- _Document_
[START]

1 Introduction

VLC system is used in underwater application in a wide range due to its advantages as high reliability, bandwidth and data rate. The channel modeling used in underwater systems differs according to the features of water types (Shawky et al. 2020; Ehiremen et al. 2020; Tang et al. 2014; Yiming et al. 2018). The underwater systems used radio frequency (RF) and acoustic systems for several years, before the recent use of VLC. The acoustic system has a limitation in spectrum, high complexity and high latency. Also, the RF suffers attenuation for short ranges, so, it cannot achieve the optimum long-range localization (Mapunda et al. 2020).

Recent traditional ways to localization the VLC systems content the arrival of time (TOA) technique, depending on the real time of arrival for the received optical signal (Wang et al. 2013), arrival angle (AOA) method, which using the intersection the angle direction received signals’ lines (Islam et al. 2012; Yang et al. 2014; Sahin et al. 2015), time difference of arrival (TDOA) technique, based on the different among received signals in the arrival times that for three transmitters at least (Jung et al. 2011), and received signal strength (RSS) method where it uses the measuring of the received power of the optical signals strengths for more than two transmitters (Islam et al. 2012; Yang et al. 2014; Sahin et al. 2015; Jung et al. 2011).

In Vegni et al. (2021), authors presented a foot-printing positioning method depending on the optical signal in the spectrum of VLC. The approach technique combined between Radio Frequency (RF) and VLC network. The sensor of RF holds a map of channel gain in the environment to calculate the estimation of the localization. The localization technique utilized to evaluate the localization using the accuracy of centimeter-base for turbidity scenarios. Underwater localization using VLC was presented in Ghonim et al. (2021) depending on the neural networks (NNs) and RSS was estimated in two stages: collection the data and NN training. Firstly, data have been collected using Zemax and Monte Carlo ray tracing software. The gains of the channel used as the data set input to the NN, where the outputs of the NN were the coordinates of the detector depending on the intensity of RSS method. Secondly, an NN system has been built and trained using the aid of orange data mining software.

In a similar vein, many studies have used DLMs hybrid with VLC systems to improve system performance (Chaleshtori et al. 2019; Ma et al. 2019; Irshad et al. 2019; Alonso-González et al. 2018). Chaleshtori et al. investigated the effect of training algorithms in an artificial neural network (ANN) equalizer in VLC systems using an organic light source (Jung et al. 2011). Ma et al. looked into the design and implementation of machine-learning-based demodulation methods in the physical layer of VLC systems (Zhang et al. 2016). Zhang et al. proposed a localization approach for underwater acoustic wireless sensor networks based on a mobility prediction and a particle swarm optimization algorithm in Saeed et al. (2018) by evaluating the mobility patterns of water near the seashore. In contrast, Saeed et al. proposed an RSS-based localization technique for underwater optical wireless sensor networks (Teruyama et al. 2013).

[END]

- _Exercise instructions_
a - From the introduction on underwater VLC localization, copy the passage from "Recent traditional ways" up to and including "2015; Jung et al. 2011).".
b - In the introduction on underwater VLC localization, which software was used to build and train the NN in Ghonim et al. (2021)?
c - Write the next part of the introduction on underwater VLC localization, picking up after its final sentence.

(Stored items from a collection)
[START]

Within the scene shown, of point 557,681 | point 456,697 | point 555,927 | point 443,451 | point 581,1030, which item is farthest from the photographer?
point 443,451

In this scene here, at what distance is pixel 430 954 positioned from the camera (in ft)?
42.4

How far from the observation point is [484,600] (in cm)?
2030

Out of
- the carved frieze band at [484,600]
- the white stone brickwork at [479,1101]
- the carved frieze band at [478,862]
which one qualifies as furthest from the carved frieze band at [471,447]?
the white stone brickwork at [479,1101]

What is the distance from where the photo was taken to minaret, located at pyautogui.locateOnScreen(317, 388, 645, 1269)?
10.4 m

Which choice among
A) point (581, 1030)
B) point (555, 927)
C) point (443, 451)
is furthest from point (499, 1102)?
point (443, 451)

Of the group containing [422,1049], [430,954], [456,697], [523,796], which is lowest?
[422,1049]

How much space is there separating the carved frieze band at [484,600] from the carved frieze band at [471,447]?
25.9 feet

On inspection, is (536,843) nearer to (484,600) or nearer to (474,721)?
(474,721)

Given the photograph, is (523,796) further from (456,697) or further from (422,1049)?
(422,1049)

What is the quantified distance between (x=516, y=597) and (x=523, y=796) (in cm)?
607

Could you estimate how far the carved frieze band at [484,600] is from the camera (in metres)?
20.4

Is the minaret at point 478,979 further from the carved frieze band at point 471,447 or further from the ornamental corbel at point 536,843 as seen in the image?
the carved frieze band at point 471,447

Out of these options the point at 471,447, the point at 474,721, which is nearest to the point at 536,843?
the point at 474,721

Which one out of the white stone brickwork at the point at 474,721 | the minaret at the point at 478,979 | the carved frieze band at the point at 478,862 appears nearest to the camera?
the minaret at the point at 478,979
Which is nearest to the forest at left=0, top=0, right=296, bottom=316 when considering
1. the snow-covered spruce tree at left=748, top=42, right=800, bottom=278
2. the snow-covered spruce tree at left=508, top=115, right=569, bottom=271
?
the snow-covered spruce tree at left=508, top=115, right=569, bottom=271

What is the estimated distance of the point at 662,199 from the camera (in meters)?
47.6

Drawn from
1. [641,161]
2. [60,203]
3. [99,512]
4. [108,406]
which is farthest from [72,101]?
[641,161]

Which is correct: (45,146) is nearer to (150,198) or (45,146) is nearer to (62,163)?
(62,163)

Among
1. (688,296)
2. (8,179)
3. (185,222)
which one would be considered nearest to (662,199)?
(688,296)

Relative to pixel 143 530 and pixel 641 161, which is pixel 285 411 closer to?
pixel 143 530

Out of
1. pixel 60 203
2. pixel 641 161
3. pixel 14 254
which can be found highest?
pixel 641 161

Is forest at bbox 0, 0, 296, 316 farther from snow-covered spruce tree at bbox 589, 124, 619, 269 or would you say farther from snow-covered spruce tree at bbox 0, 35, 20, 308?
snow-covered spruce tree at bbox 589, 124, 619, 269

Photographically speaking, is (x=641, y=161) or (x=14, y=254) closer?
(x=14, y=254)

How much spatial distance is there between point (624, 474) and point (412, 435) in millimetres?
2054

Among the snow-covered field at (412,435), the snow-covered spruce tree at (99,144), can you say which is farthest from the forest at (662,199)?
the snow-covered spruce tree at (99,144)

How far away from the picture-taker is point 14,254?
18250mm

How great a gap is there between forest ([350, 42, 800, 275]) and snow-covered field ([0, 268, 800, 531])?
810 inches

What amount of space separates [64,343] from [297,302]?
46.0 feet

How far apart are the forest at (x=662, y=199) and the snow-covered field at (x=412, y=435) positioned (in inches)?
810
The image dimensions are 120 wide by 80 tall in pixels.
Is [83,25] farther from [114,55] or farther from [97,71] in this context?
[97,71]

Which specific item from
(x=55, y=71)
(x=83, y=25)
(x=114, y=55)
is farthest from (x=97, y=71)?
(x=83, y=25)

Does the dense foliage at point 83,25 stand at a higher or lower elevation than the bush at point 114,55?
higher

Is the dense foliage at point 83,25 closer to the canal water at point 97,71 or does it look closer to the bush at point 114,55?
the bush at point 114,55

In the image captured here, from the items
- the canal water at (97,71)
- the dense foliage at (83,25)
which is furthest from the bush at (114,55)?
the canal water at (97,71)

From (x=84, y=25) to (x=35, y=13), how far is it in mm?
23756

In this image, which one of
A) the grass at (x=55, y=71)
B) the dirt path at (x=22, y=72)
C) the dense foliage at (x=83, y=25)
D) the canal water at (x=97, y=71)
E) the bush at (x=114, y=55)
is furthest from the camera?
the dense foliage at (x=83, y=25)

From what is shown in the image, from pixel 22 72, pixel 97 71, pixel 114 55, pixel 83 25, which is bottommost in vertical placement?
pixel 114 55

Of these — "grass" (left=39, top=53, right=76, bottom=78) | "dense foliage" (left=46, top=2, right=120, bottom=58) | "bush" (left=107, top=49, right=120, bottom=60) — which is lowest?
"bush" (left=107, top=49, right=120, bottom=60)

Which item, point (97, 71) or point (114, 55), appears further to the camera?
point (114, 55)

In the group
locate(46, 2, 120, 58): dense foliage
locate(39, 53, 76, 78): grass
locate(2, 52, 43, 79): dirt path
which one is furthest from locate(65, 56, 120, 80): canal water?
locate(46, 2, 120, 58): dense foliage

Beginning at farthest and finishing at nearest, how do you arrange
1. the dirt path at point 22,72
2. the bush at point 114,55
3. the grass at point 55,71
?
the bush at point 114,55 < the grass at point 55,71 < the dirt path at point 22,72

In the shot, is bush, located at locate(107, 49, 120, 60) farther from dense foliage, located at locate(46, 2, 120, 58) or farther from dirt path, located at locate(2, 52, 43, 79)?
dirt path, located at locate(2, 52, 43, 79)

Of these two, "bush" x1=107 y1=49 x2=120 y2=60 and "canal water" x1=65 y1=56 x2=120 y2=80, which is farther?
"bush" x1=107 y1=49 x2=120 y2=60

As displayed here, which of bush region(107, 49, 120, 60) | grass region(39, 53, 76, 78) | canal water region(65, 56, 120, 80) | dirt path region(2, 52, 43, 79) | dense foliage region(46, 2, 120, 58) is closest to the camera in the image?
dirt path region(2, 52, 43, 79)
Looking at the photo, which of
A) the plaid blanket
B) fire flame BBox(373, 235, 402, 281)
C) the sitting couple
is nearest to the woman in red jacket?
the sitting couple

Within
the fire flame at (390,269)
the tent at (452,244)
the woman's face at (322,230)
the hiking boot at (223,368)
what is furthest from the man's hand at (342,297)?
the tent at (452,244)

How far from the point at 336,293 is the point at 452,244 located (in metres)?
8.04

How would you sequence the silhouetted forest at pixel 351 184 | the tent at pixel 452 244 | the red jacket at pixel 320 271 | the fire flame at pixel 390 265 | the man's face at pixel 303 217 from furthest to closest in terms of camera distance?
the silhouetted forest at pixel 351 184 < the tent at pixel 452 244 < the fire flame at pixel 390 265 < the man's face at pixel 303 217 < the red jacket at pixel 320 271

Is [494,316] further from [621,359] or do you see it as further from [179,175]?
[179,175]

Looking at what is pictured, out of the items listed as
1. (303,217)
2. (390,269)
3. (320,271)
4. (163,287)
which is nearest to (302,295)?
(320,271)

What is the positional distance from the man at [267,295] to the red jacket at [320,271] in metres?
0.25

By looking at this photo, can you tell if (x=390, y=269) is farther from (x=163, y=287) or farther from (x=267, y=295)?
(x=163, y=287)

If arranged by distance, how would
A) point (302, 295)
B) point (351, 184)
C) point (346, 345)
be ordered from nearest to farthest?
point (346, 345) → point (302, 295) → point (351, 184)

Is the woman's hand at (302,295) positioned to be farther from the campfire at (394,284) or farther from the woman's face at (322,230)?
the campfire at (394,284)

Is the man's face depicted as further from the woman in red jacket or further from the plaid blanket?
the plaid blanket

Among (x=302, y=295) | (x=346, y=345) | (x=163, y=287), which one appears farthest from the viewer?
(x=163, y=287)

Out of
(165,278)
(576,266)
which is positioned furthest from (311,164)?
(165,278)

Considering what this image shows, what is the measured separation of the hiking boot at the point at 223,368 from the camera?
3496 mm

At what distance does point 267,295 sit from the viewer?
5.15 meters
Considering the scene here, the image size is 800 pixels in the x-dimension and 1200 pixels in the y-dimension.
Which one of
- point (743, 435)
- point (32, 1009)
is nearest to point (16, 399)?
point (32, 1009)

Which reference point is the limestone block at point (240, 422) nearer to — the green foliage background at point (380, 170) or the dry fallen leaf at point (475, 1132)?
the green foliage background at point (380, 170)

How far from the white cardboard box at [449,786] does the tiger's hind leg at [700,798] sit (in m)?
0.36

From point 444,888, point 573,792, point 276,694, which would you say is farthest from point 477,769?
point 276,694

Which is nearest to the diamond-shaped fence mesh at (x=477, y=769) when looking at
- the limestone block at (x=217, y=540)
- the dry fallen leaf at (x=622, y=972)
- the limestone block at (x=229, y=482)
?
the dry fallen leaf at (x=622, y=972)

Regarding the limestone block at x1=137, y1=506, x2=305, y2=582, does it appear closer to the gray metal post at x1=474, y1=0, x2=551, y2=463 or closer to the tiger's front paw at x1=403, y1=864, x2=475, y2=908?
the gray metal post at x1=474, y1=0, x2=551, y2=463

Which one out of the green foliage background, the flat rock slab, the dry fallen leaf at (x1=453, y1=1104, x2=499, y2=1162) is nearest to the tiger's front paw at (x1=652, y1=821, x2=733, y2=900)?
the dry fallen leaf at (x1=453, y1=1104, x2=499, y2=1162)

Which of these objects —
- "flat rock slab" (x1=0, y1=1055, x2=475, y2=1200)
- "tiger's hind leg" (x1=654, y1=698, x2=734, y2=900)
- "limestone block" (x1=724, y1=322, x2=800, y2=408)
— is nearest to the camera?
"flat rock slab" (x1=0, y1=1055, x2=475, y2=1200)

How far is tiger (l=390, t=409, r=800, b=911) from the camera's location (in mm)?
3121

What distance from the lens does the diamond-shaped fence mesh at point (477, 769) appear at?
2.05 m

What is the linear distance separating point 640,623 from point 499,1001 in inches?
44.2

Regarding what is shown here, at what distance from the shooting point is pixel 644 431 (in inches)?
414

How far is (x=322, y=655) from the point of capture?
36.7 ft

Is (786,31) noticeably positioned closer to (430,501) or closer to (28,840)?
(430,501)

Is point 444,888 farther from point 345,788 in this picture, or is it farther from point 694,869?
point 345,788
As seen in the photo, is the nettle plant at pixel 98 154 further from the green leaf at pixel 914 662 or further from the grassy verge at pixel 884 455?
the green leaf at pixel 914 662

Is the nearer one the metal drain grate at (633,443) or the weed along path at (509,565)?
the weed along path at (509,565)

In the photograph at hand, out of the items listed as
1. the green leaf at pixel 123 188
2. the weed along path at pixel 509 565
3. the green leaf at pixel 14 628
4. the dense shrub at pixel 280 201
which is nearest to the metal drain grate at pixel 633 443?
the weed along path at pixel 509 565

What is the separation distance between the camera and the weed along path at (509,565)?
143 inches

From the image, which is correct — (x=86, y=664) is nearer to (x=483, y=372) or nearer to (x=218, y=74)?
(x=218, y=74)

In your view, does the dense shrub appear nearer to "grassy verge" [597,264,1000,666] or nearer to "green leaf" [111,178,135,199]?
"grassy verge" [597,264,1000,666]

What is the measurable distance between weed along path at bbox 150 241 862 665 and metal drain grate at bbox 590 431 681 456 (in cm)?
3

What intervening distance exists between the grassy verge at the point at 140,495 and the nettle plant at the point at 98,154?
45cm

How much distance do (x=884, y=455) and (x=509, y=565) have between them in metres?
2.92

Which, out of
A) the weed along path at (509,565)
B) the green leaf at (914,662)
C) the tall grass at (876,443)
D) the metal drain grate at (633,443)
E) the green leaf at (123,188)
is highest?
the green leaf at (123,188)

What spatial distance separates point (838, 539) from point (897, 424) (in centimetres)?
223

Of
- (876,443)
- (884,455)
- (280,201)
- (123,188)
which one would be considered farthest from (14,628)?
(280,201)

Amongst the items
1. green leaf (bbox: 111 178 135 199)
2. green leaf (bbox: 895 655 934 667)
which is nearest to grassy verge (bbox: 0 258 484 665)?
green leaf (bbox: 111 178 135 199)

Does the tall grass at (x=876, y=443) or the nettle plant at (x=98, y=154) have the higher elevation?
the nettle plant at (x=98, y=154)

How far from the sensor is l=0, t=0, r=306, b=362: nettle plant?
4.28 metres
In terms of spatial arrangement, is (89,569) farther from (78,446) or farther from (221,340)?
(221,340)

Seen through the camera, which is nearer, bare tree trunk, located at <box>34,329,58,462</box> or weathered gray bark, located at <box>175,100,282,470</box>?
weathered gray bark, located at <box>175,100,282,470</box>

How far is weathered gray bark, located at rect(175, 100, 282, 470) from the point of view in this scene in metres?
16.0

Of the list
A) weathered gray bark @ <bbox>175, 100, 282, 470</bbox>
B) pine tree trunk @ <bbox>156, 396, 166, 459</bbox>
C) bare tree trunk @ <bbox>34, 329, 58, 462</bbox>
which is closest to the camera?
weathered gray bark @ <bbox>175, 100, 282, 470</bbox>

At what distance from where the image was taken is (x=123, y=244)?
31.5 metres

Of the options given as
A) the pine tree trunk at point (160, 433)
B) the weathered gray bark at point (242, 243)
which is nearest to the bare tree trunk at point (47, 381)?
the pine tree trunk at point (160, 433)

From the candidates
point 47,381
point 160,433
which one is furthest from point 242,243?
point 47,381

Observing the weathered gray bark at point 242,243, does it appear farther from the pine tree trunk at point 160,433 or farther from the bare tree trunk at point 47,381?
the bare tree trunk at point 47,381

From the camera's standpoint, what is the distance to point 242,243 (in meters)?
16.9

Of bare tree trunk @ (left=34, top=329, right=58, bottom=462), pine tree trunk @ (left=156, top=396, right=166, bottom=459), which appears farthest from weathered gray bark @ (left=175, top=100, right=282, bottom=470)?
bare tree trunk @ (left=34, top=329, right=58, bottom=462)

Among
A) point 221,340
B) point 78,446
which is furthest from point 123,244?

[END]

- _Solved problems_
a -
Recent traditional ways to localization the VLC systems content the arrival of time (TOA) technique, depending on the real time of arrival for the received optical signal (Wang et al. 2013), arrival angle (AOA) method, which using the intersection the angle direction received signals’ lines (Islam et al. 2012; Yang et al. 2014; Sahin et al. 2015), time difference of arrival (TDOA) technique, based on the different among received signals in the arrival times that for three transmitters at least (Jung et al. 2011), and received signal strength (RSS) method where it uses the measuring of the received power of the optical signals strengths for more than two transmitters (Islam et al. 2012; Yang et al. 2014; Sahin et al. 2015; Jung et al. 2011).

b - Orange data mining software.

c -
The main aim of this paper is trying to obtain the nearest estimation of the receiver’s location in underwater systems using VLC. This estimation uses KF with averaging which outperforms the RSS average method in the accuracy of the localization as shown in the obtained results. The harbor water is applied with two channel models: WDGF and CEAPF. The average method depends on taking multi-number of samples for the received power at the receiver and determine their estimate by Kalman filter (KF), then, taking the average estimated power output from KF to get the position (x, y) of the receiver by using RSS technique.

To increase the enhancement and decrease the localization error of using KF with averaging only, we use DLMS. Our proposed framework is based on utilizing different DLMs, SSD, RetinaNet, ResNet50V2 and InceptionResNetV2 techniques to determine the 2D positioning system, in order to approximate the Cartesian coordinates. The proposed framework processes a grid of RSSs using the (x, y) coordinates. The received signal power is used as the DLMs input for training and testing the data sets. The proposed system is distinguished by its ability to determine the exact coordinates of any object under seawater according to absorption and scattering. This system is characterized by high precision, low cost, and low computational complexity, allowing a feasible hardware system.

This paper is sectioned as the following; Sect. 2 discusses the optical channel modeling of an underwater VLC system with the impulse response modeling. Section 3 illustrates the methods of the localization techniques with the proposed averaging technique and the algorithm of KF and localization based on DLMs. Simulation analysis is displayed and discussed in Sect. 4. Finally, Sect. 5 concludes the work.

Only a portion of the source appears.